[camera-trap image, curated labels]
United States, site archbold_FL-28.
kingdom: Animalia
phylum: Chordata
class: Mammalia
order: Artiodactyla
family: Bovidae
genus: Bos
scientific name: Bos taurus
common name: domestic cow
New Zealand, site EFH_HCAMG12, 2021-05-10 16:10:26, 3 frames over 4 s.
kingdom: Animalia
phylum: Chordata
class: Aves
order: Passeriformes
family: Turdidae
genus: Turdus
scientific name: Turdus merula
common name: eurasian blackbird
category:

--------------------

TASK DESCRIPTION » Take the entries above and copy out all lines with the string "site".

RESULT OF THE EXERCISE »
United States, site archbold_FL-28.
New Zealand, site EFH_HCAMG12, 2021-05-10 16:10:26, 3 frames over 4 s.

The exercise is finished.